Initiation and characterization of small cell lung cancer patient-derived xenografts from ultrasound-guided transbronchial needle aspirates

Abstract

Small cell lung cancer (SCLC) is a devastating disease with limited treatment options. Due to its early metastatic nature and rapid growth, surgical resection is rare. Standard of care treatment regimens remain largely unchanged since the 1980's, and five-year survival lingers near 5%. Patient-derived xenograft (PDX) models have been established for other tumor types, amplifying material for research and serving as models for preclinical experimentation; however, limited availability of primary tissue has curtailed development of these models for SCLC. The objective of this study was to establish PDX models from commonly collected fine needle aspirate biopsies of primary SCLC tumors, and to assess their utility as research models of primary SCLC tumors. These transbronchial needle aspirates efficiently engrafted as xenografts, and tumor histomorphology was similar to primary tumors. Resulting tumors were further characterized by H&E and immunohistochemistry, cryopreserved, and used to propagate tumor-bearing mice for the evaluation of standard of care chemotherapy regimens, to assess their utility as models for tumors in SCLC patients. When treated with Cisplatin and Etoposide, tumor-bearing mice responded similarly to patients from whom the tumors originated. Here, we demonstrate that PDX tumor models can be efficiently established from primary SCLC transbronchial needle aspirates, even after overnight shipping, and that resulting xenograft tumors are similar to matched primary tumors in cancer patients by both histology and chemo-sensitivity. This method enables physicians at non-research institutions to collaboratively contribute to the rapid establishment of extensive PDX collections of SCLC, enabling experimentation with clinically relevant tissues and development of improved therapies for SCLC patients.

Fig 1. Expression of SCLC antigens is maintained in PDX tumor models.

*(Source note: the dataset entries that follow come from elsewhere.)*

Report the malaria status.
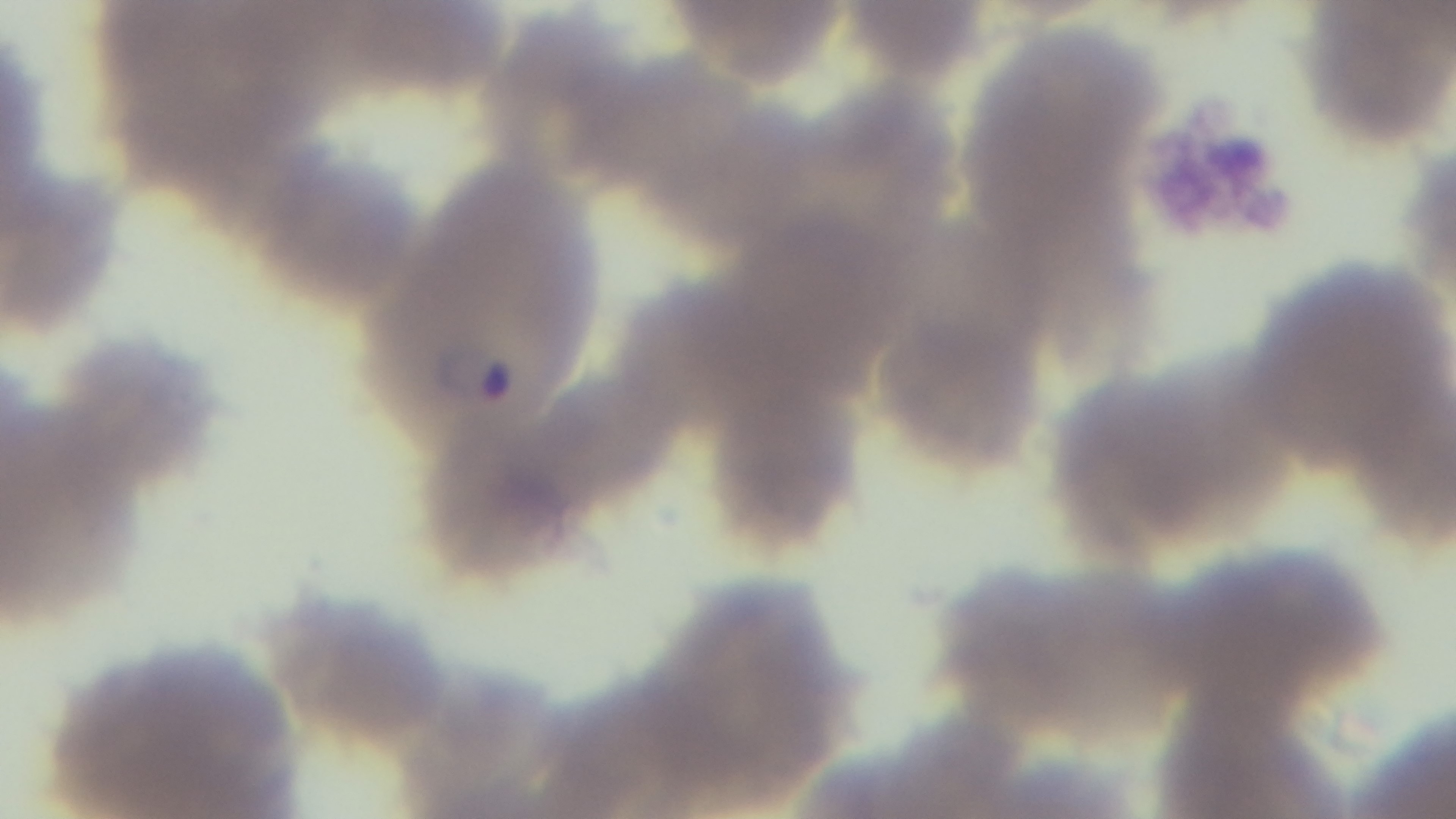

Infected.

Summary:
  - Stain: Giemsa
  - Preparation: thin
  - Modality: light microscopy
  - Field of view: one from the slide
  - Capture: mounted 4K digital camera
  - Objective: 100x oil immersion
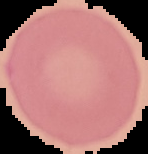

FFPE sections were prepared from PDX tumors (LU086p1 is represented). (A) Tissue sections were stained by IHC for diagnostic SCLC markers Chromagranin A (CHGA), Synaptophysin (SYP), or CD56. Scale bars represent 10um. (B) Tissue sections were stained by IHC for diagnostic non-SCLC markers Keratin 5 (KRT5), Keratin 6 (KRT6A), Keratin 7 (KRT7), Keratin 14 (KRT14), Keratin 20 (KRT20), Napsin A (NAPSA), TP63, or TTF1. Scale bars represent 10um. (C) PDX tumor cells were dissociated into single-cell suspensions and analyzed by flow cytometry for expression of EpCAM (CD326) and NCAM1 (CD56). Histograms displaying expression levels are shown (dark black line), whereas background signal was determined using a matched isotype control antibody (filled gray).

Fig 2. PDX response to P/E in vivo generally reflects clinical response.

Upon reaching a mean tumor volume of 150–200 mm³, mice bearing A) LU073p2 or B) LU086p3 PDX tumors were randomized, administered either vehicle (closed triangles) or P/E (open circles; 5 mg/kg Cisplatin on day 1 and 8 mg/kg Etoposide on days 1, 2 & 3 of treatment), and tumors were measured weekly. The bracket indicates the time to progression (TTP). C) The mean TTP of PDX tumors following one course of P/E treatment was plotted versus observed clinical TTP. Data is represented as Mean ± SEM and reflects cohorts of n = 5 mice per group.